● Stored data entries
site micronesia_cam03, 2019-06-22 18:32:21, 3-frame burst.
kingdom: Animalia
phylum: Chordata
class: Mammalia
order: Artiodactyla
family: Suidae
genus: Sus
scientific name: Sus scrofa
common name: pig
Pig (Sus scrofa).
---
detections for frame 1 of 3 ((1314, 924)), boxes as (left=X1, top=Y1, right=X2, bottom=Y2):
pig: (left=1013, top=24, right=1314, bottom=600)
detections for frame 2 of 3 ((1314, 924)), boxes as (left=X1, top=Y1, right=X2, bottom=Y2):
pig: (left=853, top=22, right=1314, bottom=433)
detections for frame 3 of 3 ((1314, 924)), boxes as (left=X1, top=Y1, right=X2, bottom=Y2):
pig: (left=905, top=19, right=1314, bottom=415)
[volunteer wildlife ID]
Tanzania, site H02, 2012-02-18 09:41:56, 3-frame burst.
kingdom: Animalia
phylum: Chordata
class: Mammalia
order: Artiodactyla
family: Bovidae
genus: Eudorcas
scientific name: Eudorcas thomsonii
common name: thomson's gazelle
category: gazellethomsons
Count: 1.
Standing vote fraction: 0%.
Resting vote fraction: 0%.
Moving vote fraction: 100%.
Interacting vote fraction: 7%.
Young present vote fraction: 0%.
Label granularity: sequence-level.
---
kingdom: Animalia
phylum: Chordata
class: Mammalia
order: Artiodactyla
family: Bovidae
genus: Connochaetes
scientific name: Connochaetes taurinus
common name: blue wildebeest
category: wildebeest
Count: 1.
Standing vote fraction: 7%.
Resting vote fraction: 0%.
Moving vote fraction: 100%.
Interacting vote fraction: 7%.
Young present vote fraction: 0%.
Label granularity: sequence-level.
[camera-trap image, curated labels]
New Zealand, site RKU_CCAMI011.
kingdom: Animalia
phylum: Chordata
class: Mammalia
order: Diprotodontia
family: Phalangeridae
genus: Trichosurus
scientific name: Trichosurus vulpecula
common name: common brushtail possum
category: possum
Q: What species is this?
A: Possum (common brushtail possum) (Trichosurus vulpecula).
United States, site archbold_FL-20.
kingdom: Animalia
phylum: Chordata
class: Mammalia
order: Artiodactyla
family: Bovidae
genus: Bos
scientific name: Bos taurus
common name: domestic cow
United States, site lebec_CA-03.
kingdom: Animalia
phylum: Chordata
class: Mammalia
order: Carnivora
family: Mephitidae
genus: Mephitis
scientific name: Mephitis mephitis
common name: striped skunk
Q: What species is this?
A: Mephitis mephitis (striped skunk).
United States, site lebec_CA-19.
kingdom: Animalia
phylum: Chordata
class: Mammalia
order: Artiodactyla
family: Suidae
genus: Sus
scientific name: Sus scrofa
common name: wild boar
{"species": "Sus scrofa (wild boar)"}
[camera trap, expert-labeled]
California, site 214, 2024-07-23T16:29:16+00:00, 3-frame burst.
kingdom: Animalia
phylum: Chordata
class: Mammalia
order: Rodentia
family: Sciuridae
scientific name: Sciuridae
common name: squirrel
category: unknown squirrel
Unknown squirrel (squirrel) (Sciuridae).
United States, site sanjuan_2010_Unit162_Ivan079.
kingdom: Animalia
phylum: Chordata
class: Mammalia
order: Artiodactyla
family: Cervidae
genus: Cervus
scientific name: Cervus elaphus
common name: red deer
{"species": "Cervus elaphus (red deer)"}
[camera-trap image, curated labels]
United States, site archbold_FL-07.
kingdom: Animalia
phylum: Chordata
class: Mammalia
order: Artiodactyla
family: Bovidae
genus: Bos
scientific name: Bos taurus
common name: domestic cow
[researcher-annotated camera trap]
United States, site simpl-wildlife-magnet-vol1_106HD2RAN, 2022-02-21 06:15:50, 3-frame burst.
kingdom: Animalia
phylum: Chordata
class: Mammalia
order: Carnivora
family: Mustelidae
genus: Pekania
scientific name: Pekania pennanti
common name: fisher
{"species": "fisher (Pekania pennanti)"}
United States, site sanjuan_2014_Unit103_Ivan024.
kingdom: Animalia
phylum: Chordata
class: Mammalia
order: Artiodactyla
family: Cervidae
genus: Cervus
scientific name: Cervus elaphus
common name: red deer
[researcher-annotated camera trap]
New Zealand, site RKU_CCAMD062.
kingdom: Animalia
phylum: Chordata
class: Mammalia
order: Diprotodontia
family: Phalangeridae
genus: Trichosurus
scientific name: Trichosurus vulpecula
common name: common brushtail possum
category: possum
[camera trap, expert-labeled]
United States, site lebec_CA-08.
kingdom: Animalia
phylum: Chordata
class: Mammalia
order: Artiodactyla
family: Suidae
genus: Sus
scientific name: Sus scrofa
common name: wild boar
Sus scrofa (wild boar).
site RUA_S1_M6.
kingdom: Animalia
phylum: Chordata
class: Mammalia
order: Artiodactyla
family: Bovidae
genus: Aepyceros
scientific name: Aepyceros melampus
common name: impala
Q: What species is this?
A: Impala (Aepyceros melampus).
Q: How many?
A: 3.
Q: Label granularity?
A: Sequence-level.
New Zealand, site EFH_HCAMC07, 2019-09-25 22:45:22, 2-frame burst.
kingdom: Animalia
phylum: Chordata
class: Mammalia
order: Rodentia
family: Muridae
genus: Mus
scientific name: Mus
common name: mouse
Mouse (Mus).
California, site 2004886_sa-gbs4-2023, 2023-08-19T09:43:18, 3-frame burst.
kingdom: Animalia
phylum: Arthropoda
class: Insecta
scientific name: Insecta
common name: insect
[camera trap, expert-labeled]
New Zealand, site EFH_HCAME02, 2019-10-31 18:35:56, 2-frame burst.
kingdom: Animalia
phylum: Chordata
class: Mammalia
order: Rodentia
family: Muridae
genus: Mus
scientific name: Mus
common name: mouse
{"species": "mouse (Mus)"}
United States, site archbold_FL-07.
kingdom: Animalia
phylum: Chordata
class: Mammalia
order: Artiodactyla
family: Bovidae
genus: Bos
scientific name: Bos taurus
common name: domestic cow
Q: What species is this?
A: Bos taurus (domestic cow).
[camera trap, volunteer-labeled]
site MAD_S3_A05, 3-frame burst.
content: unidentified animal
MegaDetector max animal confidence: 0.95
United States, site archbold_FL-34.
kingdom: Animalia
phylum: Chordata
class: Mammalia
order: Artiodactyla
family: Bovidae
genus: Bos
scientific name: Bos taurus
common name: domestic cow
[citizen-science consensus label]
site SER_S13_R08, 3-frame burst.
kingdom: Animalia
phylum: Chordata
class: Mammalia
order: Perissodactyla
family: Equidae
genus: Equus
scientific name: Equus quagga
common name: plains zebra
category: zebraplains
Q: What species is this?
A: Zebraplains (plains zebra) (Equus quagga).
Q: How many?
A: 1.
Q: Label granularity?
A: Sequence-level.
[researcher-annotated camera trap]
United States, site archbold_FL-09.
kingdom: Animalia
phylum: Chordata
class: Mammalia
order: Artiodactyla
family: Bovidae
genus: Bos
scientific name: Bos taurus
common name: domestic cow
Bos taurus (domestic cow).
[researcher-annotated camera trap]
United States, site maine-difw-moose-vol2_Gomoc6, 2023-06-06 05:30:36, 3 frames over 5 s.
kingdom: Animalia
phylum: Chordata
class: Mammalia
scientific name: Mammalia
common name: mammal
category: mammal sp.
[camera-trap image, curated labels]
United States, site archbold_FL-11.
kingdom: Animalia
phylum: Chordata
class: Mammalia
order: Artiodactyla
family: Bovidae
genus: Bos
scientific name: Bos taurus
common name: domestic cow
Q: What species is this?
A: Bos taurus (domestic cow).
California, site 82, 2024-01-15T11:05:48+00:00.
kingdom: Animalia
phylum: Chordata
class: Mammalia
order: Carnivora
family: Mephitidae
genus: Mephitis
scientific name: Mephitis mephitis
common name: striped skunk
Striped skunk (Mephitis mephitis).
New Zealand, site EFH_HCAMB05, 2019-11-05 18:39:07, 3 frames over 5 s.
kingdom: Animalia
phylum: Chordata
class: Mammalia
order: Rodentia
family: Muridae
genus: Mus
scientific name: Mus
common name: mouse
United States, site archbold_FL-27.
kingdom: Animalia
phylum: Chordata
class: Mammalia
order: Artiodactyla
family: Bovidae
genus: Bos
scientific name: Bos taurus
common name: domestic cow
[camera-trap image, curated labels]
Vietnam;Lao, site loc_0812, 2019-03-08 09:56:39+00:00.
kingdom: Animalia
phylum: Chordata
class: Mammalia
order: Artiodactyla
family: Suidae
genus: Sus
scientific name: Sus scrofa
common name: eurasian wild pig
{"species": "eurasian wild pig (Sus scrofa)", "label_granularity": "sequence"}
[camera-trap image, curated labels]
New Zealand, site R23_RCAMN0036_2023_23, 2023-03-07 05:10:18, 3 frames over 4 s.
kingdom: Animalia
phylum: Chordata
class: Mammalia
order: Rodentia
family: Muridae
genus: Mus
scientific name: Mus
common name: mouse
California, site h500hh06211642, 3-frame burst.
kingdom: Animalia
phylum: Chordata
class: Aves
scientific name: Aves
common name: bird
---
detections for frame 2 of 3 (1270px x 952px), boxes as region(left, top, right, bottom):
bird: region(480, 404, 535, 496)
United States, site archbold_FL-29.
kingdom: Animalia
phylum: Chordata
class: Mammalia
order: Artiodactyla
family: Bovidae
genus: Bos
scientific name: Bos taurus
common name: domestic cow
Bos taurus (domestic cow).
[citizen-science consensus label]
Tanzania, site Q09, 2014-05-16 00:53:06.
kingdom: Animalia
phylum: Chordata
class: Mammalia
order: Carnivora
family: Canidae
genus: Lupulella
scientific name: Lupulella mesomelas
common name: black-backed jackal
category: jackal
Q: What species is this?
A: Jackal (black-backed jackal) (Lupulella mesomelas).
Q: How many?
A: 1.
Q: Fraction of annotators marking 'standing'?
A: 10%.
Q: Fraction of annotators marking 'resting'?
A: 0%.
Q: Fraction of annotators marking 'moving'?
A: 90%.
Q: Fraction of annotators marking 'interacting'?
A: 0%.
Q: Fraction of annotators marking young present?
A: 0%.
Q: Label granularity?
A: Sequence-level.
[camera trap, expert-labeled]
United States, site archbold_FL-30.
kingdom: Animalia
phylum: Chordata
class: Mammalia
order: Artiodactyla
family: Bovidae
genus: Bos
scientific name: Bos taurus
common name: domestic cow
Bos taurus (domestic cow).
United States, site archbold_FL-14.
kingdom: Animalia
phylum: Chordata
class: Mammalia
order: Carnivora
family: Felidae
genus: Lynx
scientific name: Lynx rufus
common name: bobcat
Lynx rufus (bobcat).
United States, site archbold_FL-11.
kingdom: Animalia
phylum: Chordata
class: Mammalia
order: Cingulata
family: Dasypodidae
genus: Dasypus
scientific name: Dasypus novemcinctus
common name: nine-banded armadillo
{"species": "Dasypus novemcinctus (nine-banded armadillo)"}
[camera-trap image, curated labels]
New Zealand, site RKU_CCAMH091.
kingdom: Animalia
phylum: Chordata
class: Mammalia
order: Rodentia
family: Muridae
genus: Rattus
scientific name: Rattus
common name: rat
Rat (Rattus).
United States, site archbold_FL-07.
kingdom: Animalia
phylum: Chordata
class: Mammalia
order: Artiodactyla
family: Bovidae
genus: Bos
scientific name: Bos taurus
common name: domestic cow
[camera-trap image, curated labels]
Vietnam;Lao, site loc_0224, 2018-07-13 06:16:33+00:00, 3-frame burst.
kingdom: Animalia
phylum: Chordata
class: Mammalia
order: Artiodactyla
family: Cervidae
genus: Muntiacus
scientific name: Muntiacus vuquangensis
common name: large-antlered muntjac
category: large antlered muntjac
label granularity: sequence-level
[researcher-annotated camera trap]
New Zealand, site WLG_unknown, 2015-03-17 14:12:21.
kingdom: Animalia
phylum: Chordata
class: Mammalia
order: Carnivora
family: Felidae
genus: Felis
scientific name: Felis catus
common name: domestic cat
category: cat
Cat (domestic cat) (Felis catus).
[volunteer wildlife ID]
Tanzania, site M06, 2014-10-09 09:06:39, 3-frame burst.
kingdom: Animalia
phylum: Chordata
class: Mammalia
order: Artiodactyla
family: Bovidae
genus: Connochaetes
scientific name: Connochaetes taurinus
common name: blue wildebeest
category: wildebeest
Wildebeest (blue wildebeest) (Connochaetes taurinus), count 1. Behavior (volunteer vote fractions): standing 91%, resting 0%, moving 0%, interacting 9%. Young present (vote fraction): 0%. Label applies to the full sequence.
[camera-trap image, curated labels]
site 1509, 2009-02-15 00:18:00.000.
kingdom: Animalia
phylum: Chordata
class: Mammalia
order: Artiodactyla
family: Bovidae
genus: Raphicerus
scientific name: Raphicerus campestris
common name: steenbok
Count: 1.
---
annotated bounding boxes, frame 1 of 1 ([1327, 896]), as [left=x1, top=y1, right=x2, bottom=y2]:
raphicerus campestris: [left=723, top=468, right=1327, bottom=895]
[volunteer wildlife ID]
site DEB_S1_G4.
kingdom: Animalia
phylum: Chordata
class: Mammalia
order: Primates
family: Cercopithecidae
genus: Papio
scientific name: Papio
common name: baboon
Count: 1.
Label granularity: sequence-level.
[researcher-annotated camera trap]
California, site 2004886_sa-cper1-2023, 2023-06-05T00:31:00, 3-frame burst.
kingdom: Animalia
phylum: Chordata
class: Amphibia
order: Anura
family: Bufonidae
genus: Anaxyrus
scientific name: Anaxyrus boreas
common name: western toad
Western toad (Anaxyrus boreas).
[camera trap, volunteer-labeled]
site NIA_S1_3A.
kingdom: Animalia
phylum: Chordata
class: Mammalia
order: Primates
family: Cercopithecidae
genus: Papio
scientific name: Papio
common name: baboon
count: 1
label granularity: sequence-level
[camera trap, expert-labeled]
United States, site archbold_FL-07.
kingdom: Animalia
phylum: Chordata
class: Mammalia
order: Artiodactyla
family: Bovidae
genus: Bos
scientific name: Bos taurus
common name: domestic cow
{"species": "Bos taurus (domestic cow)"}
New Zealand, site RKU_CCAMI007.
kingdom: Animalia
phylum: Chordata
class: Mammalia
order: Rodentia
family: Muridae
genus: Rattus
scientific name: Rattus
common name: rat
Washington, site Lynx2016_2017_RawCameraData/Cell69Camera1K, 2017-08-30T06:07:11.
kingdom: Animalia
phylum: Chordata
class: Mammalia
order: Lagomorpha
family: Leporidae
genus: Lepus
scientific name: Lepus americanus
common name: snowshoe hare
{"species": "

● WHAT TO PRODUCE
Give back the records word for word. Start at the first line, end at the line containing "Standing vote fraction: 0%.", and include both.

● WRITTEN ANSWER
site micronesia_cam03, 2019-06-22 18:32:21, 3-frame burst.
kingdom: Animalia
phylum: Chordata
class: Mammalia
order: Artiodactyla
family: Suidae
genus: Sus
scientific name: Sus scrofa
common name: pig
Pig (Sus scrofa).
---
detections for frame 1 of 3 ((1314, 924)), boxes as (left=X1, top=Y1, right=X2, bottom=Y2):
pig: (left=1013, top=24, right=1314, bottom=600)
detections for frame 2 of 3 ((1314, 924)), boxes as (left=X1, top=Y1, right=X2, bottom=Y2):
pig: (left=853, top=22, right=1314, bottom=433)
detections for frame 3 of 3 ((1314, 924)), boxes as (left=X1, top=Y1, right=X2, bottom=Y2):
pig: (left=905, top=19, right=1314, bottom=415)
[volunteer wildlife ID]
Tanzania, site H02, 2012-02-18 09:41:56, 3-frame burst.
kingdom: Animalia
phylum: Chordata
class: Mammalia
order: Artiodactyla
family: Bovidae
genus: Eudorcas
scientific name: Eudorcas thomsonii
common name: thomson's gazelle
category: gazellethomsons
Count: 1.
Standing vote fraction: 0%.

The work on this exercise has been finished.